*** Document passage ***

King Falls AM (Episodes 1-5)

King Falls AM is a podcast audio drama masquerading as a radio station for a made up town where nothing is as it seems. What makes this show interesting isn’t so much the story, but its format. The first couple episodes don’t seem to link together in any meaningful way, but when episode three roles around things started getting twice as good. The witty banter between the two co-hosts and their guests is one of many examples of what makes King Falls AM a great listen.

The show is very much the audio drama equivalent of cinematic formalism where form is king and content is second. That’s not to say the story isn’t good, but it plays more of a secondary role to the production as a whole.

You don’t really get a sense of the setting and scope of the project until episode five, when a plot thread is tied up from two episodes prior. Rather than answering the question with another question, the creators use horror in a comedic way to essentially tell the audience: “yeah, we know it doesn’t make sense, but it sure as hell’s entertaining.” Some people might have issues with that, others not so much.

Needless to say I’ll be continue to listen to this series with increasing interest as each episode slowly peels back the layers of complexity that creators have set up. Whether or not there’s an endgame remains to be seen, but I’d be lying if I said this isn’t an entertaining ride.

*** End of Document passage ***

# Work item A
Decide whether each statement agrees with the King Falls AM review. Answer yes or no for each, and quote the words of the review that settle it: (i) The story matters more than the production. (ii) The setting and scope of the project become clear in episode five. (iii) The show is broadcast by a real radio station.
# Work item B
Update the stretch of the King Falls AM review from "King Falls AM (Episodes" through "a great listen.", replacing "co-hosts" with "presenters".
# Work item C
Sum up the King Falls AM review in two sentences.

*** Data extract ***

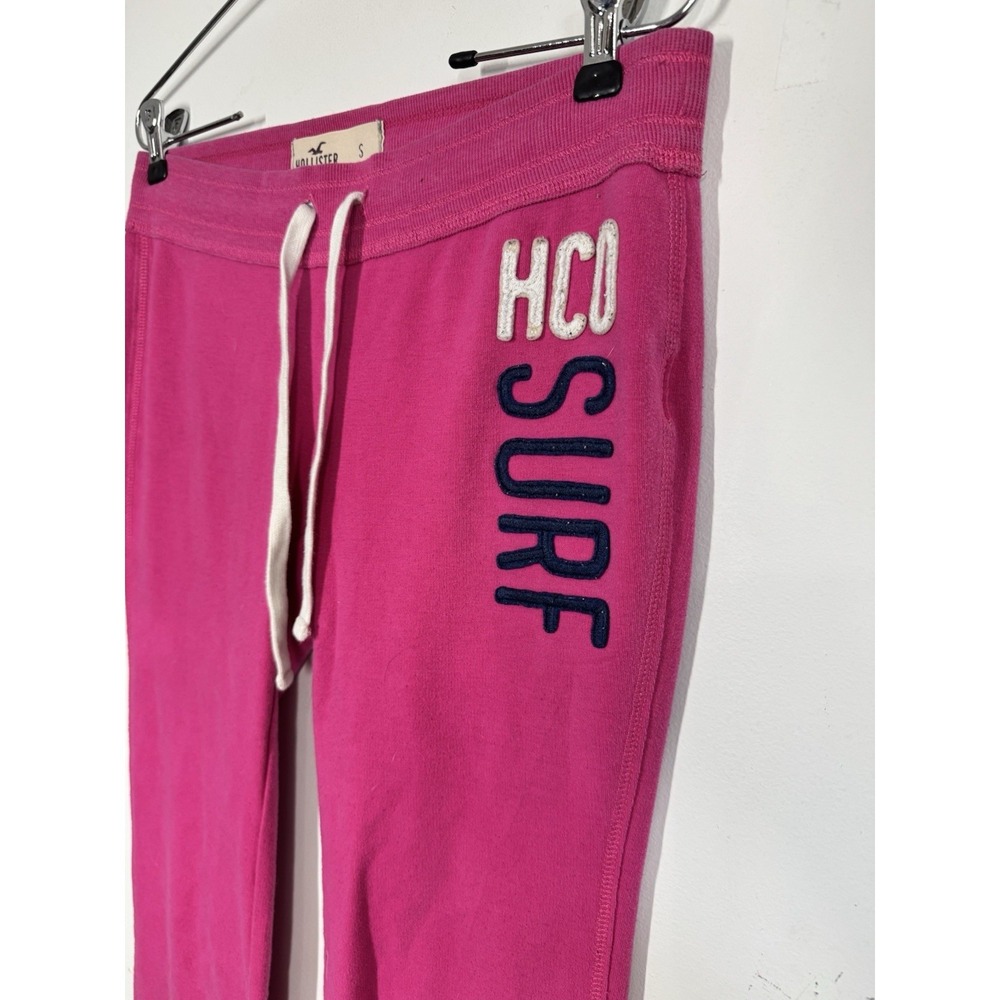 VTG Y2K Hollister Low Rise Straight Leg Sweatpants Womens S HCO Embroidered Pink - Picture 6 of 9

*** End of Data extract ***

# Answer box A
(i) No: "it plays more of a secondary role to the production as a whole."
(ii) Yes: "You don’t really get a sense of the setting and scope of the project until episode five"
(iii) No: "masquerading as a radio station for a made up town"

# Answer box B
King Falls AM (Episodes 1-5)

King Falls AM is a podcast audio drama masquerading as a radio station for a made up town where nothing is as it seems. What makes this show interesting isn’t so much the story, but its format. The first couple episodes don’t seem to link together in any meaningful way, but when episode three roles around things started getting twice as good. The witty banter between the two presenters and their guests is one of many examples of what makes King Falls AM a great listen.

# Answer box C
King Falls AM is a podcast audio drama posing as a radio station for a made-up town, and its format and production count for more than its story, with the banter between the co-hosts and their guests as one of its strengths. The setting and scope only come through in episode five, where horror is used in a comedic way, and the reviewer plans to keep listening as each episode peels back more layers.